Kinji Ohno obtained his medical degree from Nagoya University School of Medicine in 1983. After five-year training in Neurology, he took a PhD course at the Department of Biochemistry of Nagoya University Graduate School of Medicine. He studied genetics and biochemistry of mitochondrial diseases from 1988 to 1993. In 1993, he moved to Professor Andrew Engel’s laboratory at Mayo Clinic, Minnesota, USA, and worked on molecular mechanisms of congenital myasthenic syndromes (CMS) up to 2004. In 2004, he had his own laboratory in Nagoya University Graduate School of Medicine. He is dissecting novel pathomechanisms of CMS, and is identifying novel molecules that are essential for formation of the neuromuscular junction. He expanded his research interest to physiology and pathology of RNA metabolisms. He is developing unique web tools to predict the splicing effect of exonic and intronic mutations, and is also identifying molecular mechanisms of physiological and pathological RNA splicing.

Angela Vincent
University of Oxford

PL 4.3 Autoimmunity

 

About Angela Vincent

Angela Vincent MB BS FRCPath FMedSci qualified in London, worked as a doctor for one year, but then went on to do an MSc in Biochemistry at University College and did not pursue further clinical training.  She joined the laboratory of Ricardo Miledi FRS at UCL to study acetylcholine receptors in myasthenia, and then joined John Newsom-Davis (later FRS) at the Royal Free Hospital where they established a research group.  The group moved to Oxford in 1988 when John was appointed to the Chair of Neurology, and she led the research group from 1998 when he retired.
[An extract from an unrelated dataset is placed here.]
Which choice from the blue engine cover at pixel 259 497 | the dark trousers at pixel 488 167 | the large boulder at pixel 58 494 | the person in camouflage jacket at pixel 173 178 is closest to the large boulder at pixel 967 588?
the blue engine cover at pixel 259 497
From 1992 until 2016 she was an Honorary Consultant in Immunology and led the Oxford Neuroimmunology Service for detection of autoantibodies in neurological diseases. Her clinical interests are in the role of auto-antibodies to ion channels and receptors in peripheral and CNS disorders, and in helping to diagnose immunotherapy-responsive conditions.  Her research interests include models of neuromuscular junction and autoimmune CNS diseases, and the influence of maternal antibodies on neurodevelopment.  She is now Emeritus Professor of Neuroimmunology in the Nuffield Department of Clinical Neurosciences.  She was elected Fellow of the Royal Society of London in 2011.